Algumas empresas têm realizado contratos futuros de compra e venda de produtos agrícolas (soja, milho, etc) com pagamento somente após a entrega da produção e contendo cláusula penal com multa de 100% do valor do contrato para o caso de não entrega da produção.
Por exemplo, um contrato onde o produtor se obriga a entregar 1.000 sacas de soja pelo preço de R$ 90 a saca, com o pagamento do preço somente após a entrega da produção. Observe que não há desembolso de nenhum valor antecipado, apenas um travamento de preço.
O problema ocorre quando o produtor rural deixa de entregar esse produto na data acordada. Em vários casos, a empresa tem acionado a cláusula penal do contrato e passado a exigir, judicialmente, as mesmas 1.000 sacas, porém sem pagar qualquer valor por elas.
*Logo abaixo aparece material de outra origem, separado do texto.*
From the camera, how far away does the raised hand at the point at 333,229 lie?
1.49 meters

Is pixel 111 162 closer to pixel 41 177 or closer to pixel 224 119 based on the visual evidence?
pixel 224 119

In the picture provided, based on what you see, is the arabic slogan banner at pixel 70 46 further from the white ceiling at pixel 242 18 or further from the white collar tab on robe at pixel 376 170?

Ocorre, todavia, que uma cláusula penal que prevê multa de 100% do valor do contrato, além de imoral, é completamente ilegal (art. 413 do Código Civil), pois fere de morte a boa-fé e o equilíbrio das relações contratuais, pressupostos que regem as relações comerciais (art. 421 e 422, CC). Tanto é fato que os Tribunais têm determinado a redução da multa quando a cláusula penal é exagerada, como se vê do julgado abaixo:
EMBARGOS À EXECUÇÃO. CÉDULA DE PRODUTO RURAL. CLÁUSULA PENAL. MULTA. REDUÇÃO EQUITATIVA. RECURSO PROVIDO. A cláusula penal estipulada em 100% do valor devido se mostra desarrazoada, devendo ser equitativamente reduzida a fim de manter a sua natureza compensatória. (TJMT; APL 81368/2013; Rondonópolis; Quinta Câmara Cível; Rel. Des. Carlos Alberto Alves da Rocha; Julg. 27/11/2013; DJMT 09/12/2013; Pág. 23)
Não se está, com isso, incentivando o descumprimento contratual, ou a não entrega de produção previamente vendida. Contratos são feitos para serem cumpridos. Todavia, há situações que fogem do controle das partes envolvidas, como uma perda acentuada de safra, a qual pode ser uma causa juridicamente válida para a redução da multa contratual, análise esta que deve ser feita em cada caso concreto.
Assim, independentemente das cláusulas que contenham, os contratos de compra e venda de produção agrícola continuam sendo regidos pelos princípios gerais do Código Civil e, dependendo do caso, da atividade agrícola. Por este motivo, cláusula que traga desequilíbrio exagerado para uma das partes é possível, em tese, de ser revista pela via judicial.